Ogni 11 aprile, la Chiesa Cattolica celebra Santa Gemma Galgani, giovane mistica italiana appartenente alla famiglia passionista. Santa Gemma è considerata la “prima santa del XX secolo” (morì nel 1903), poiché fu la prima donna canonizzata in quel secolo.
Doni e patronati
Santa Gemma è patrona degli studenti, dei farmacisti e dei paracadutisti. È anche patrona di coloro che hanno perso i genitori, di chi soffre di dolori o lesioni alla schiena, di emicranie e mal di testa, e di chi lotta contro le tentazioni dell’impurità o desidera crescere nella purezza del cuore.
La sua fama si è diffusa in tutto il mondo, anzitutto perché ricevette le stigmate di Cristo, e poi perché le fu concesso il dono di vedere il suo angelo custode, con il quale — si dice — conversava e al quale affidava compiti quando la sua salute fragile non le permetteva di agire.
Non fece mai parte ufficialmente della Congregazione della Passione (i Passionisti), ma mantenne un’evidente vicinanza a quest’Ordine religioso, che la considera — a buon diritto — uno dei suoi frutti spirituali.
Ogni madre è un dono del cielo
Gemma nacque a Camigliano (Italia) il 12 marzo 1878, quarta di otto figli di Enrico Galgani, farmacista, e Aurelia Landi. Fin da piccola dimostrò di avere un cuore profondamente devoto, formato grazie alle cure spirituali della madre.
Aurelia le trasmise l’amore per Cristo crocifisso e per la Vergine Maria, parlandole spesso di Gesù mentre la teneva tra le braccia con un crocifisso in mano. Come molte madri, la incoraggiava a parlare con Gesù e a ringraziarlo per il suo amore. E Gemma imparò bene: il vescovo di Camigliano, Mons. Volpi, le concesse di ricevere la prima comunione in anticipo, vista la sua maturità spirituale.

▸ **DATI FORNITI**:

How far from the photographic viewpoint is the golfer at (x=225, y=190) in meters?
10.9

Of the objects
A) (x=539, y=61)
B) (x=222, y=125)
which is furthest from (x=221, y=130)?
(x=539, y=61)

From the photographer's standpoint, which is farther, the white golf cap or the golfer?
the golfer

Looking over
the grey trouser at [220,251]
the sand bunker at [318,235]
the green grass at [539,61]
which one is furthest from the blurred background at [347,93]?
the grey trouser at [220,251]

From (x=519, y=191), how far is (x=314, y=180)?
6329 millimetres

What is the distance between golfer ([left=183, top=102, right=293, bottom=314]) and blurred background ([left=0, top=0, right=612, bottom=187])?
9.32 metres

--

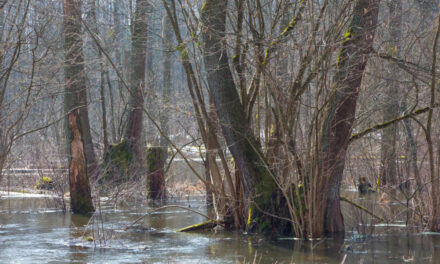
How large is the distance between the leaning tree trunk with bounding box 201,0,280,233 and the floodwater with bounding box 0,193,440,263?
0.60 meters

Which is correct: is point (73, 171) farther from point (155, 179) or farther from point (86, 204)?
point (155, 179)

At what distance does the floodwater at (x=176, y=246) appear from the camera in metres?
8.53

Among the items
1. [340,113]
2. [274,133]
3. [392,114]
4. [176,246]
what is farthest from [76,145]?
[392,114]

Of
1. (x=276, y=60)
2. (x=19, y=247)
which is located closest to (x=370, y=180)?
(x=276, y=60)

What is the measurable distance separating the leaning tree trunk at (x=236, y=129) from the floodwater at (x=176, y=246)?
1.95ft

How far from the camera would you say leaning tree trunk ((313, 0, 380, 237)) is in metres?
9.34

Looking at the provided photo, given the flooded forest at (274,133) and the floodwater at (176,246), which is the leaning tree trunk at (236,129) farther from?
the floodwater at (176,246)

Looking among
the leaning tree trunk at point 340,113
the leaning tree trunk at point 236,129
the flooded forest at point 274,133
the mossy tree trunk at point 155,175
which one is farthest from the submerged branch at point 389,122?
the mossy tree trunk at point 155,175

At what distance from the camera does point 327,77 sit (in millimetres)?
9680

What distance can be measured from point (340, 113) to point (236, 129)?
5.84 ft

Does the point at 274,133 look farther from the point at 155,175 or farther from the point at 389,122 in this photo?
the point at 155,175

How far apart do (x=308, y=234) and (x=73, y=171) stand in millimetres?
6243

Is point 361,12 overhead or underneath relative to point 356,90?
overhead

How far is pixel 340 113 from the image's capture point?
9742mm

▸ **PROBLEMI**:
[a] Trascrivi dal brano su Santa Gemma Galgani tutto ciò che va da "Non fece mai" fino a "sua maturità spirituale.".
[b] Elenca le categorie di persone di cui Santa Gemma è patrona secondo la prima frase del paragrafo del brano su Santa Gemma Galgani intitolato "Doni e patronati".

▸ **SOLUZIONI**:
[a]
Non fece mai parte ufficialmente della Congregazione della Passione (i Passionisti), ma mantenne un’evidente vicinanza a quest’Ordine religioso, che la considera — a buon diritto — uno dei suoi frutti spirituali.
Ogni madre è un dono del cielo
Gemma nacque a Camigliano (Italia) il 12 marzo 1878, quarta di otto figli di Enrico Galgani, farmacista, e Aurelia Landi. Fin da piccola dimostrò di avere un cuore profondamente devoto, formato grazie alle cure spirituali della madre.
Aurelia le trasmise l’amore per Cristo crocifisso e per la Vergine Maria, parlandole spesso di Gesù mentre la teneva tra le braccia con un crocifisso in mano. Come molte madri, la incoraggiava a parlare con Gesù e a ringraziarlo per il suo amore. E Gemma imparò bene: il vescovo di Camigliano, Mons. Volpi, le concesse di ricevere la prima comunione in anticipo, vista la sua maturità spirituale.

[b]
- studenti
- farmacisti
- paracadutisti